Before buying a small business, you should consider commercial issues including the following: –
- whether to commission a pre-purchase audit;
- whether to work within the business itself to see what the cash receipts are in practice;
- whether to inspect the last three years’ accounts to undertake a “desktop study” by you or your accountant as to the viability of the business. It should be remembered accounts do not always show the true financial position of the business;
- whether to obtain “warranties” from the seller regarding the information they give you, profitability, turnover and other related issues; and
- whether to ask the Seller for a retention from the purchase price to cover claims for breach of, for example, the “turnover” (gross sales) warranty.
Doing your Research
Is the business still viable? You need to do your own calculation of potential costs versus the money you can make from sales. How much will people pay for the product or service?
Is there still demand for the business? You need to do market research and work out who your target customers will be.
Research your competition and write a business plan. Preparing a business plan might seem like a long and boring task, but it forces you to think about the future of the Business rigorously, highlights potential problems and makes you take a hard look at how much funding you’re going to need.
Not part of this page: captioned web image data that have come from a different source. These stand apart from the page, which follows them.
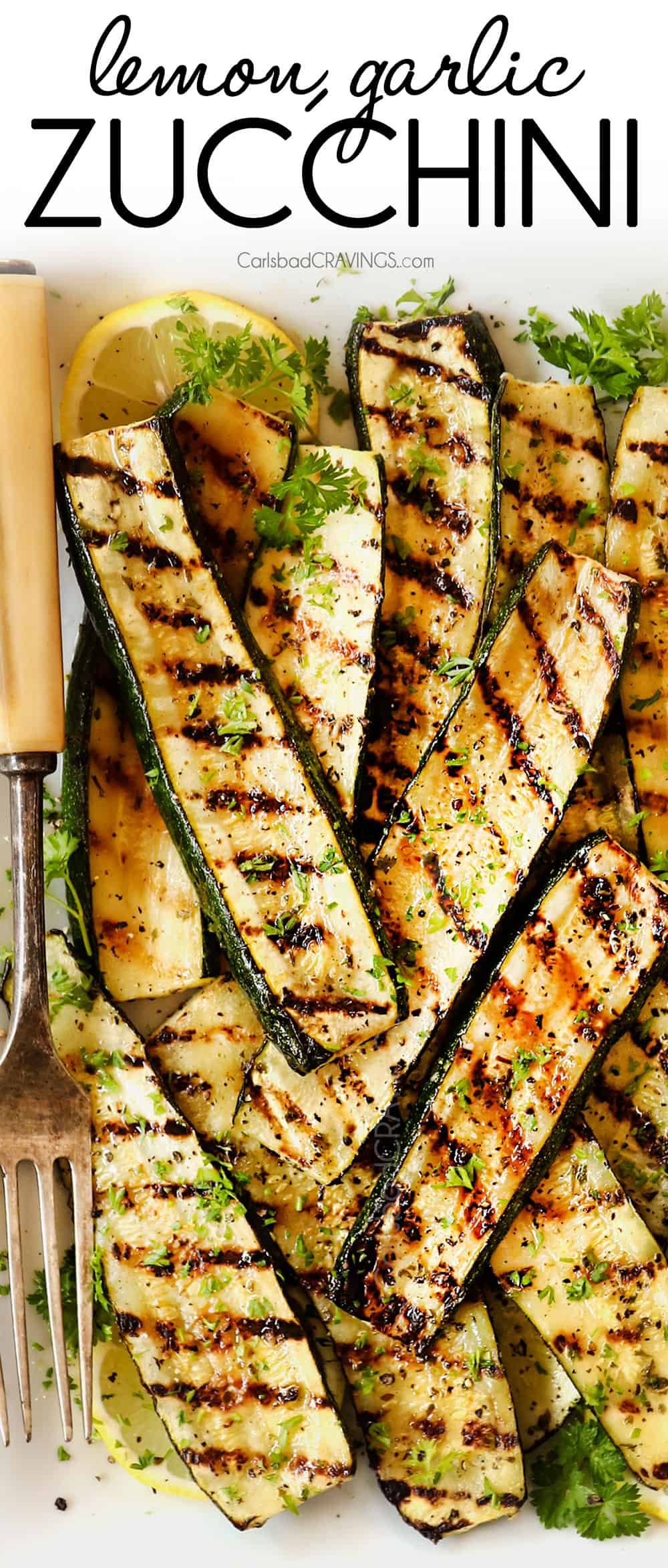 top view of grilled zucchini on a white platter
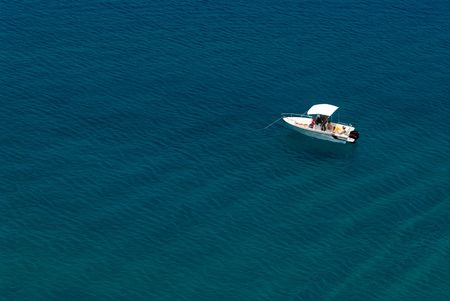 Small day boat anchored in shallow waters. Stock Photo - 575280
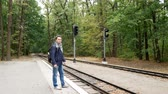 bag check : A young man is waiting for a train on an apron and looks at a wristwatch. A railroad station in the forest in the autumn. Student traveler is nervous because of late train Stock Footage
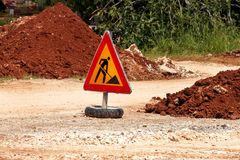 Road works sign for construction works, road, pavement construction. Traffic, warning sign road repairing, road maintenance. Red, black, yellow triangle road Stock Image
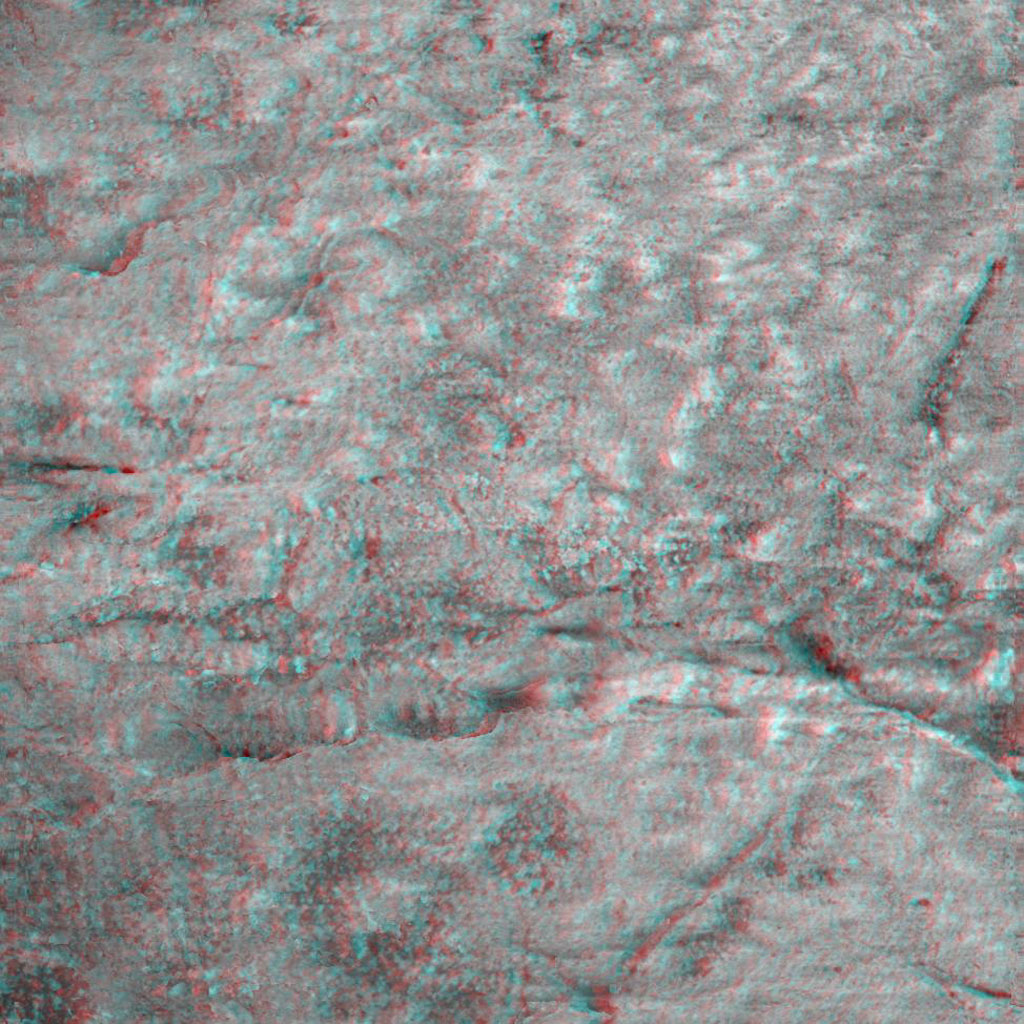 This 3-D image taken by the microscopic imager on NASA's Mars Exploration Rover Opportunity shows a close-up of the center of the rock abrasion tool hole, ground into 'Bounce.' 3D glasses are necessary to view this image.
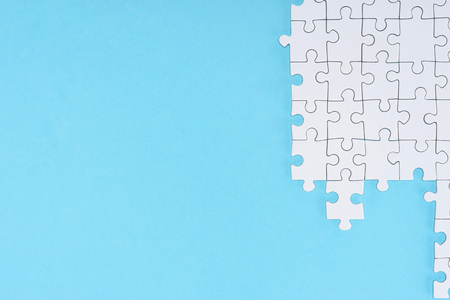 Flat lay with white puzzle pieces on blue background Stock Photo
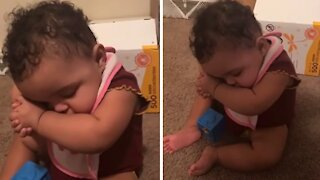 Tired toddler falls asleep in adorably funny position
Finally get advice from your accountant on the viability of the business.
Getting suppliers and distributors on board
You should assess existing relationships with main suppliers and distributors by speaking to them in advance of buying the business, unless you have signed a confidentiality agreement with the Seller.
You need to work closely with your accountant in relation to the acquisition of any business so that you can obtain advice on the following key issues: –
• whether the purchase should be in the name of an individual, partnership, limited liability partnership or limited company, having regard to the different taxation treatments inherent in each acquisition vehicle;
• the taxation implications of buying the business;
• accounting due diligence;
• the apportionment of the purchase price between the various assets of the business, which may have future taxation implications for you; and
• Value Added Tax, including registration and record keeping.
There is also the issue of advice from your accountant on funding for the business and the availability of grants.
Value Added Tax
As a result of special legislation, VAT is not normally payable in relation to the sale of the assets of a business as a going concern. There are various conditions for this special exemption to apply. For example, if the Seller is registered for VAT, then the Buyer must also be registered within specified time limits for the exemption to apply, otherwise VAT will be payable on “vatable” assets.
Registering the Business
You must for example work closely with the accountant, so that HMRC is advised that you become self-employed
You need to consider on what basis any stock or work-in-progress being purchased is to be valued – will it be valued at cost or net realisable value? What about payment on account on completion day? Who will value and who will pay the fee of the valuer?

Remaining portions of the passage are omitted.